It’s been a tough few years for household finances, but the data coming out this summer tells a more encouraging story than the headlines might suggest.
Here’s what the latest figures show, and why they matter for your money.
A Welcome Shift for Household Budgets
Real wages are growing again, just barely.
ONS figures for the three months to March 2026 show regular pay rose 3.4% year-on-year, against CPIH inflation of 3.3% — meaning earnings are edging ahead of prices, even if only modestly.
It’s not a windfall, but it marks a meaningful shift from the sharp real-terms wage falls of 2022–23, when inflation regularly outstripped pay by several percentage points.
Could Your Mortgage Be Due a Review?
Mortgage rates continue their downward drift.
The Bank of England base rate has fallen to 3.75% from its August 2023 peak of 5.25%, and major lenders are reducing fixed rates in June.
For the roughly one in five UK mortgage holders still sitting on a Standard Variable Rate, averaging around 7.13% this June, the gap between inertia and action remains substantial.

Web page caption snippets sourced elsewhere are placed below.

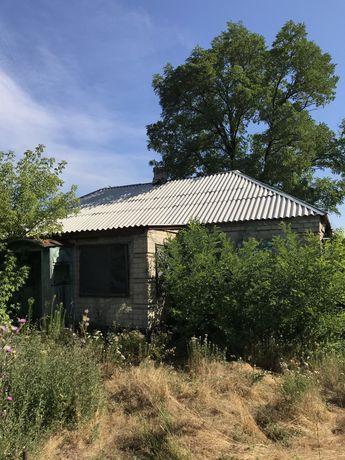 Дом в Кохановке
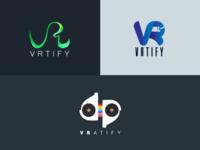 Identity Mark for VR Company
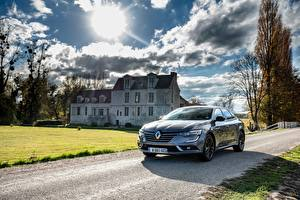 Picture Renault Gray Metallic Talisman, S-Edition, Worldwide, L2M auto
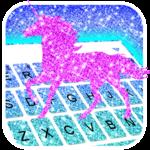 Glistening Unicorn Keyboard Theme icon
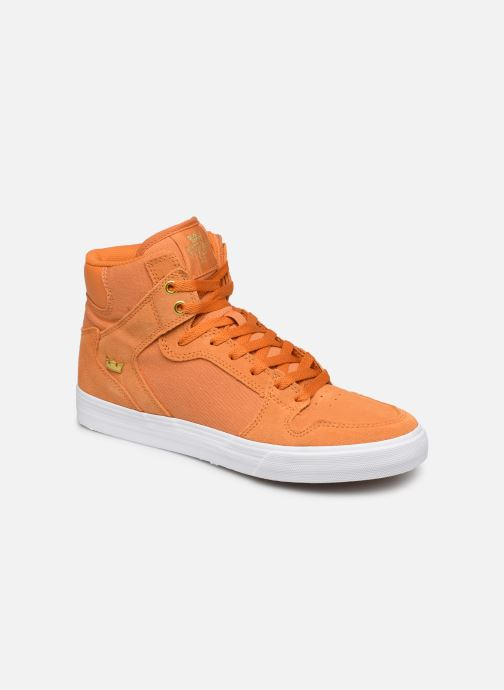 Sneakers Supra Vaider Geel detail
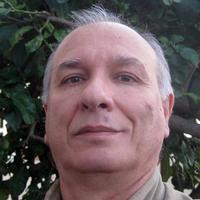 Pensionato da un anno . Pensionato da un anno, sperimento una Novissima Procacceria . Cfr. http://maninrete11.blogspot.com/2011/05/novissima-procacceria.html .  - Sciacca (4477 clic)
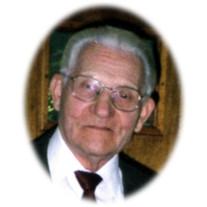 Jozef Krzywosz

Early Signs of a More Positive Outlook
Consumer confidence, while still negative, has stopped falling.
GfK’s long-running confidence index sat at -23 in May, up from April’s -25.
It’s not exactly buoyant, but the direction has turned, and personal financial confidence has, in places, held up better than views on the wider economy.
Why More Homeowners Are Looking at Their Property Differently
Property wealth is working harder than ever.
The equity release market grew 11% in 2025 to £2.57 billion, and the Financial Conduct Authority has launched a fresh market study into later-life lending in 2026.
A sign that regulators are taking property-based retirement income increasingly seriously.
What Does This Mean for You?
None of this amounts to an all-clear.
Inflation pressures haven’t fully cleared, and confidence remains fragile.
But for anyone reviewing their mortgage, weighing up protection cover, or thinking about what their property could do for their retirement, the numbers this July are more favourable than they’ve been in some time.
Want to know what these trends mean for your finances?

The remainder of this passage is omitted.